Provided text:
------------------------------------------------------------

Google appears to be doubling the size of its data center project in Lenoir, North Carolina, and may even triple it to a total investment of $1.8 billion.

UPDATE: Google has contacted us to say that it has not changed the scope of the Lenoir project, and the local newspaper article cited in this post is incorrect. See our July 19 update for the full story.

Google is already expanding the scope of its data center project in Lenoir, North Carolina, and may triple its total local investment to $1.8 billion, according to the Lenoir News-Topic (link via John Rath). When Google announced the new data center in January, the project's price tag was $600 million. Google initially bought 215 acres of land for the Lenoir facility. But the News-Topic reports that construction has already exceeded the original expectations:

The company, which is building a large data center off N.C. 18 between Harrisburg Drive and Virginia Street, visibly has increased its footprint in the area. For one, the size of the data center currently under construction is now much larger than originally thought, stretching from N.C. 18 along Harrisburg Drive toward Overlook Drive. A second construction area, located above the site and linked by a recently-completed bridge, is currently being prepped for development. "We pour an upper pad to prepare the pad for a second facility," Google Public Relations Manager Barry Schnitt said. "Once the second is done, we pour a pad for a third. We never said how big each one was going to be. ... The whole pie is getting bigger."

A public records request by the Lenoir paper revealed that plans filed by Google include the option to expand the project by purchasing additional land for up to three huge data centers, bringing the total value of the Lenoir investment to $1.8 billion. Google's original plans called for that expansion to take place over time, but the company appears to have accelerated its timetable.

------------------------------------------------------------

Dataset extract:

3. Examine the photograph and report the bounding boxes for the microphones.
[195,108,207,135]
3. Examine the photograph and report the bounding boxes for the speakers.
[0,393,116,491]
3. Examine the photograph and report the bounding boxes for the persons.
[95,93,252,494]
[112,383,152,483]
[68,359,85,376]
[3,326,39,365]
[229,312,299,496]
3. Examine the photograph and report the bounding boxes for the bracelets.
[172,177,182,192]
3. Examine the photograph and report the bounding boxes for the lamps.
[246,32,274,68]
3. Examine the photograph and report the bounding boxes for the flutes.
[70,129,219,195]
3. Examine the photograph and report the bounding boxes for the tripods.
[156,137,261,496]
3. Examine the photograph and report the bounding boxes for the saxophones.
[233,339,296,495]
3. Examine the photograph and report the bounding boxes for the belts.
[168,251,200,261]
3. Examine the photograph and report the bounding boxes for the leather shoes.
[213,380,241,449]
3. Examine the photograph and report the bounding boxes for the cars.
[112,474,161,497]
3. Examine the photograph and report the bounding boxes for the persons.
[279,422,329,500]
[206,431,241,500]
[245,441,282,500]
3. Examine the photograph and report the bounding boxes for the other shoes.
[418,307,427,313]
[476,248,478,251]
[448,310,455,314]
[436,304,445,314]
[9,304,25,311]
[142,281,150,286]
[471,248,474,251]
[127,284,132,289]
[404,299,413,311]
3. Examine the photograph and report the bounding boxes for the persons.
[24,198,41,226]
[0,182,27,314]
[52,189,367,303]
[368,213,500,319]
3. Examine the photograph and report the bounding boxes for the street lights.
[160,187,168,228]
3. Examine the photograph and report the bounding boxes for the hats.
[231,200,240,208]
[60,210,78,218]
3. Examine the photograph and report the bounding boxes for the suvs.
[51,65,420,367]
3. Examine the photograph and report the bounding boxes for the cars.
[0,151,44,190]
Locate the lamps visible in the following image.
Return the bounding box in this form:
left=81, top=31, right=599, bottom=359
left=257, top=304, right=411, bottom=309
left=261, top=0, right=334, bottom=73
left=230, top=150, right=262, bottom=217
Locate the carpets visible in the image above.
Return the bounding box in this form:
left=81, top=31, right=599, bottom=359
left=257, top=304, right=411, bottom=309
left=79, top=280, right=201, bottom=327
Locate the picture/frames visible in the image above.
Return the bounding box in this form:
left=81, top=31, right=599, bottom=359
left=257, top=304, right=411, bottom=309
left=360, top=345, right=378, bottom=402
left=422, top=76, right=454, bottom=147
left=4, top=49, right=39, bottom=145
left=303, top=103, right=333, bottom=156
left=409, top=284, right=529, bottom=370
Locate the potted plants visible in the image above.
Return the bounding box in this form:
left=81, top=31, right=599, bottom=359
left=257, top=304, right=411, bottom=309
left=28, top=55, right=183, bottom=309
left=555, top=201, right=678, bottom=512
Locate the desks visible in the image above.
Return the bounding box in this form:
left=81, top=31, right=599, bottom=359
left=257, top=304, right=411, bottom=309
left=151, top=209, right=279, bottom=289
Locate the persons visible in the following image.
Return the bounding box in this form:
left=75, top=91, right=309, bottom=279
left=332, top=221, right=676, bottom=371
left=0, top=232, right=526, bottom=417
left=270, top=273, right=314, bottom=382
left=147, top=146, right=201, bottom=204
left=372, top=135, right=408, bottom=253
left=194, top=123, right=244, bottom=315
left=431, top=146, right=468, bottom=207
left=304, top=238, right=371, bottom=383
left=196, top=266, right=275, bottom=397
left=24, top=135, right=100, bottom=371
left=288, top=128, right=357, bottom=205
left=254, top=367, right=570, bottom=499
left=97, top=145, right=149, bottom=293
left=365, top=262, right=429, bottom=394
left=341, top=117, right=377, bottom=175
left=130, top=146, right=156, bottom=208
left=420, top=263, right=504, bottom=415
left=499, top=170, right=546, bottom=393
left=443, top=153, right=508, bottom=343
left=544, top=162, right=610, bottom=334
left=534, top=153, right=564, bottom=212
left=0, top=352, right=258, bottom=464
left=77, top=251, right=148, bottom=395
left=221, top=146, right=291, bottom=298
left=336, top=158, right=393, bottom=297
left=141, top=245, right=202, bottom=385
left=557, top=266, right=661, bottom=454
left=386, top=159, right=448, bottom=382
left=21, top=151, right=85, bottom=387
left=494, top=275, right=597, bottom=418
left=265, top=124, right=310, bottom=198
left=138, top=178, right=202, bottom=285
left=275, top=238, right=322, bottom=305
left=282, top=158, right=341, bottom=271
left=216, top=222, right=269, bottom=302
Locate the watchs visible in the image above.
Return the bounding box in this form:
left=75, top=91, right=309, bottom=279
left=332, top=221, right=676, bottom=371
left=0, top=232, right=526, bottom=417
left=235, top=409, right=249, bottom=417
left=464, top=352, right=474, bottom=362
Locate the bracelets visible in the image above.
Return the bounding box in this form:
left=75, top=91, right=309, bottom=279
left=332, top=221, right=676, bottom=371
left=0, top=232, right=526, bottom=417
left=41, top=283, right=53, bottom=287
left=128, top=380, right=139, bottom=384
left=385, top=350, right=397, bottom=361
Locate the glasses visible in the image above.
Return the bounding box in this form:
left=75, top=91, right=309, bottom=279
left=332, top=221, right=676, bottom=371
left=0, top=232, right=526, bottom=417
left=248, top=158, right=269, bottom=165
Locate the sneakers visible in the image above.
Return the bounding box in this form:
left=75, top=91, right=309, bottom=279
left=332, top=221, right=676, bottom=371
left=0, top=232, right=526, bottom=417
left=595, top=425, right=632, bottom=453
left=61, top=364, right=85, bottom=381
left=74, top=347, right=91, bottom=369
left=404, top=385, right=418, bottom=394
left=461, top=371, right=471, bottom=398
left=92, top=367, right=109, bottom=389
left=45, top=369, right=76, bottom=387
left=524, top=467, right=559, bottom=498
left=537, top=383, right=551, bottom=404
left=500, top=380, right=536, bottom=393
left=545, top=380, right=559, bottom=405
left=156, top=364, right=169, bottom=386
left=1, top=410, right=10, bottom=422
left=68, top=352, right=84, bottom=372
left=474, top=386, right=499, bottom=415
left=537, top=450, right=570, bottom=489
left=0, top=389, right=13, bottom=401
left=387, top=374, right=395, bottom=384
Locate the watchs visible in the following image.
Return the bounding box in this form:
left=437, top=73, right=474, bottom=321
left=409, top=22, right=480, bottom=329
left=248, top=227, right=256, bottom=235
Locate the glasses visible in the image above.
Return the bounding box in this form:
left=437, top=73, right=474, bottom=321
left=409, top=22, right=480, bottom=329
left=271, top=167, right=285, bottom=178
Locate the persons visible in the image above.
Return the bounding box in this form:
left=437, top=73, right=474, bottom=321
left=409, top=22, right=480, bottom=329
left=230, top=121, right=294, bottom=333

------------------------------------------------------------

Work instructions:
1. Copy the passage from the article on Google's Lenoir data center, starting with "Google appears to" and going on through "of $1.8 billion.".
2. In the article on Google's Lenoir data center, how many acres of land did Google initially buy for the facility?

Solutions to each task:
1.
Google appears to be doubling the size of its data center project in Lenoir, North Carolina, and may even triple it to a total investment of $1.8 billion.

2. 215 acres